С двадцатого на двадцать первое, заполночь. На дальнем краю стоянки оборвался прогрев. Не на сбросе газа, как глушат, а на полузвуке — будто зажали рот. Следом оборвался чей-то голос. И встала тишина, какой на живом аэродроме не бывает. Без лязга, без переклички, без шорканья валенок по мёрзлому. В эту тишину сверху, из чёрного, вошёл гул. Ровный, прерывистый, двухмоторный, чужой. Ходил над полем кругами и нащупывал.
Раньше он по ночам не ходил. Два года немец дрался днём, а ночь оставлял нам. У себя летал, у себя стоял, у себя спал. Эту ночь он нам не оставил.
— Воздух! Гаси! — пошло по стоянке. — Огни гаси!
Лампы под крыльями гасли разом, гасли жаровни, гас прогрев. Но не везде успели. На дальнем краю ещё тлело красным ведро с углями — кто-то грел масло. Немец это красное углядел. Гул сошёлся над тем краем, наклонился, упал. В землю ударило свистом — тонким, нарастающим. Потом кустом, три или четыре подряд, осколочными. По огням, по тому красному, что не притушили. Землю дёрнуло. По стоянке хлестнуло мёрзлым комьём, взвизгнуло железо о железо. У дальнего капонира закричали — не от боли, а чтоб подняли упавшего.

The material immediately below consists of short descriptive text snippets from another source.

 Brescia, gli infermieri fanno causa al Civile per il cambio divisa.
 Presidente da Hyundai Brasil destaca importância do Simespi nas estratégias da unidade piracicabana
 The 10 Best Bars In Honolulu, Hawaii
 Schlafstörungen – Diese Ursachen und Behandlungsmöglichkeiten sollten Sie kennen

Там же забилась счетверённая зенитка. Дежурный расчёт МЗА поймал гул и бил вверх, в чёрное, короткими. Достать одиночный борт ночью четырьмя винтовочными стволами вслепую было нельзя. Расчёт это знал, но молчать было хуже, чем не достать. Трассы уходили в темноту и гасли, не добивая.
Я бежал к семёрке по памяти, спотыкаясь о мёрзлые колеи. Под валенками хрустело брошенное на бегу — инструмент, стекло разбитой лампы. И всю дорогу я нёс не страх за машину, а знание, от которого делалось тошно. Завтра он придёт опять. И послезавтра. Это не налёт. Это начало.
* * *
А днём всё было ещё как прежде — днём он нас тут не доставал.

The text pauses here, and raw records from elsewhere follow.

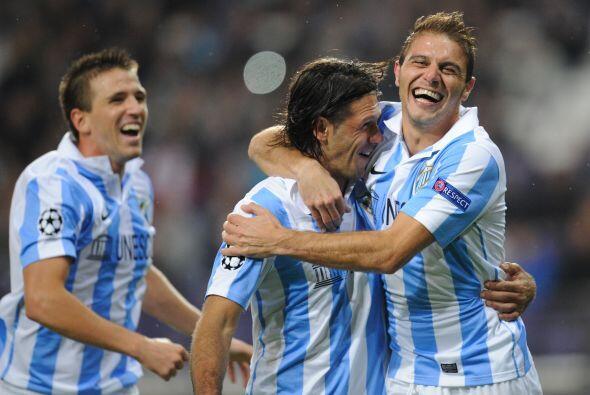 Joaquín hizo otro tanto de penalti y el Málaga ganó por 3-0.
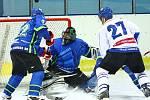V prvním letošním kole krajské ligy prohráli hokejisté Dynamiters Blansko (v modrých dresech) s HHK Velké Meziříčí 1:6.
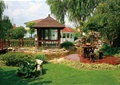 庭院景觀,庭院花園,草坪,木涼亭,桌凳,水池,假山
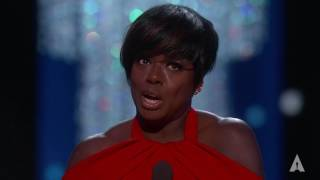 Video Viola Davis wins Best Supporting Actress MP3, 3GP, MP4, WEBM, AVI, FLV September 2019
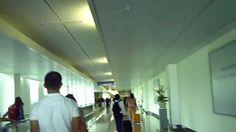 Tân Sơn Nhất Airport, Disembarking EVA Airline 777-300ER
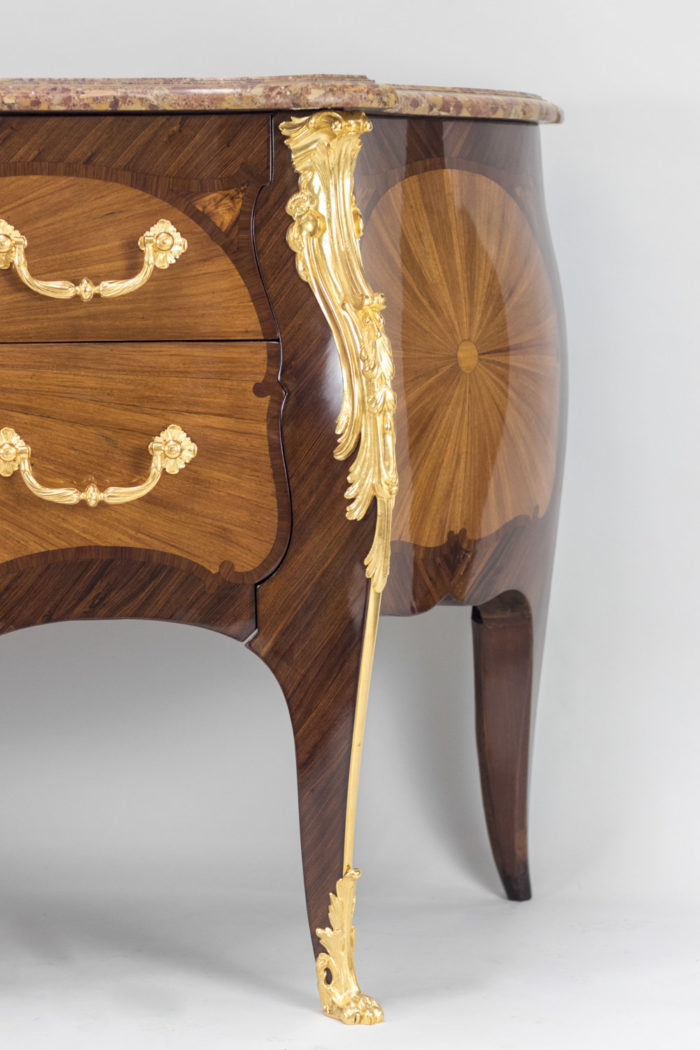 commode louis xv côté henry dasson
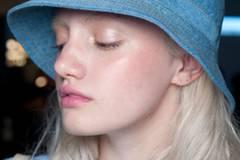 Trendfrisuren 2015: Der Clavi-Cut bei Karen Walker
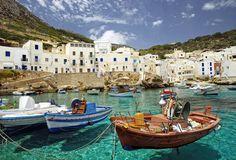 santorini, greece... neeeeed to go there.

Питомник немец отстоял четыре дня и шестнадцатого бросил. Двадцатого Трофимов положил передо мной синьку, где синим обведена была одна-единственная чёрточка во всём котле, и сказал то, что мы оба уже знали по ночной сводке: остался Гумрак. Питомник отдан, и всё, что котлу возят с воздуха, теперь садится сюда, на эту одну полосу; отсюда же вывозят раненых и штабных, кто поценнее. Последняя дверь. Захлопнуть её — и будут кидать в снег, не садясь, и подбирать в сугробах, что не разобьётся. Наряд лёг знакомый: сжечь, что на разгрузке, полосу перепахать сотками, над полем не виснуть. Шесть машин, седьмая — если Сёмин к сроку оживит.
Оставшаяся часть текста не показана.